### TEXT UNDER STUDY
City Paper Grade: B+

Email Sam Adams

READY FOR HER CLOSE-UP: Steve McQueen's second feature stars Carey Mulligan as the younger sister of a man addicted to sex.

Inverting the privation of his striking debut, Hunger, Steve McQueen's second feature is about an appetite indulged rather than suppressed. Michael Fassbender, whose stock has risen dramatically since playing an emaciated hunger striker for McQueen, here takes on a cocksure Manhattan executive whose serial sport-fucking quickly reveals itself as an insatiable compulsion. As Fassbender carries on with casual pickups, prostitutes and online pros, the movie itself risks falling prey to the monotony of addiction.

Notwithstanding Sean Bobbitt's cinematography, which aligns Fassbender's impressive physique with the city's glistening glass and steel, the encounters grow repetitive and numbing; if the object is to make beautiful people having sex boring, it works. Fassbender's rhythm is upset when his younger sister (Carey Mulligan) turns up in his apartment, desperate for both financial and moral support. She's ostensibly an aspiring singer, although her maudlin rendition of "New York, New York" — presented in an unbroken close-up like some dramatic coup — is amateurish and on-the-nose. As in Hunger, McQueen has a weakness for pushing his points too hard, until they detach from the narrative and become freestanding works of their own. An extended brother-sister tête-à-tête illuminated only by a flat-screen TV playing public-domain cartoons feels more like it belongs in the Whitney Biennial than the middle of a film.

### DATA UNDER STUDY

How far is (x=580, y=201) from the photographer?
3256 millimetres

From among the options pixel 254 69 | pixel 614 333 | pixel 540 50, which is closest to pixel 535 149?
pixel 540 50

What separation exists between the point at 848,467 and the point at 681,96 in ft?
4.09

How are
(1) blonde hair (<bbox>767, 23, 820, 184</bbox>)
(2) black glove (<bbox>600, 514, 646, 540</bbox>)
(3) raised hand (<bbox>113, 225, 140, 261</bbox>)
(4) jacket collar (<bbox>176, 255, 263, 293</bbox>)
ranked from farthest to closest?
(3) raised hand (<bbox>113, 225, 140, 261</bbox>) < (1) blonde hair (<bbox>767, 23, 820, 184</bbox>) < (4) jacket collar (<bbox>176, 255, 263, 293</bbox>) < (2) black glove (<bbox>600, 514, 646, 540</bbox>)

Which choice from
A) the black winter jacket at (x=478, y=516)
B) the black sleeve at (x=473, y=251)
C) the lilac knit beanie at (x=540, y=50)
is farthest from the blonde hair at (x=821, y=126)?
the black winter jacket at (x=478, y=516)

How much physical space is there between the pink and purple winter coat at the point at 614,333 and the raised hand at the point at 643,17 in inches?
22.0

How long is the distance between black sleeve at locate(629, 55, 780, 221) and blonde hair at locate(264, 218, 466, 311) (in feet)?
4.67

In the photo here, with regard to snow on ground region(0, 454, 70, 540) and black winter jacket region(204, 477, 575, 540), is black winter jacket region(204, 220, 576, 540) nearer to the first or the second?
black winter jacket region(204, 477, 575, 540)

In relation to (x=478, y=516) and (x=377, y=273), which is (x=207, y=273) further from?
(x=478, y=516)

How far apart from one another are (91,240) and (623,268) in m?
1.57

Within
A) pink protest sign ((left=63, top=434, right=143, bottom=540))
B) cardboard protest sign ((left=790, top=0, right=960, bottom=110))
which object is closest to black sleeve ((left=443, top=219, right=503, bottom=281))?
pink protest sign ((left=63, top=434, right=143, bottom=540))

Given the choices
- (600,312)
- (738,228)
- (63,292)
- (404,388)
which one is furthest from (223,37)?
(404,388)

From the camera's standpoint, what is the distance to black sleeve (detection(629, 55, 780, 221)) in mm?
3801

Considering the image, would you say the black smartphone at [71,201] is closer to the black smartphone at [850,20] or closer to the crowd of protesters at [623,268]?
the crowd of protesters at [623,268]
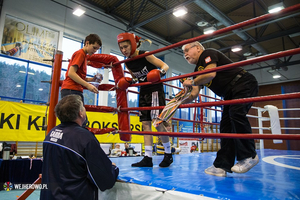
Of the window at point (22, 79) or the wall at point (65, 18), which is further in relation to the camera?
the wall at point (65, 18)

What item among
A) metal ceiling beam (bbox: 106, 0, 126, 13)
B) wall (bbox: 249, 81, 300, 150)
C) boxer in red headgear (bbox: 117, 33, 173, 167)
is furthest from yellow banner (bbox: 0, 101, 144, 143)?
wall (bbox: 249, 81, 300, 150)

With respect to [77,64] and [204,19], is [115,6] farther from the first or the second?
[77,64]

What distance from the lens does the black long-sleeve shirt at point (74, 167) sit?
1.08 m

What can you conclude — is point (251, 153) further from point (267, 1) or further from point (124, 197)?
point (267, 1)

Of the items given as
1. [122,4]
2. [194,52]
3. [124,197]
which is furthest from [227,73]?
[122,4]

### ACTIVITY 1
Retype the stretch of the review of Steve McQueen's second feature from "Inverting the privation" through "monotony of addiction.".
### ACTIVITY 2
According to the review of Steve McQueen's second feature, in what way does the film invert his debut, Hunger? Answer in one to three sentences.
### ACTIVITY 3
Proceed with the review of Steve McQueen's second feature, starting after its last sentence.

### RESPONSE 1
Inverting the privation of his striking debut, Hunger, Steve McQueen's second feature is about an appetite indulged rather than suppressed. Michael Fassbender, whose stock has risen dramatically since playing an emaciated hunger striker for McQueen, here takes on a cocksure Manhattan executive whose serial sport-fucking quickly reveals itself as an insatiable compulsion. As Fassbender carries on with casual pickups, prostitutes and online pros, the movie itself risks falling prey to the monotony of addiction.

### RESPONSE 2
Hunger dealt with privation, with Michael Fassbender playing an emaciated hunger striker. The second feature is instead about an appetite indulged rather than suppressed.

### RESPONSE 3
Late in Shame, McQueen and co-writer Abi Morgan tilt the story on its side, revealing Fassbender's addiction as a mere symptom of a deeper rot, one that, for once, McQueen merely implies rather than pounding into the ground. McQueen has a keen eye and great taste in actors, but he tends to underline his ideas rather than developing them. There's brilliance in Shame, but it's dulled by repetition.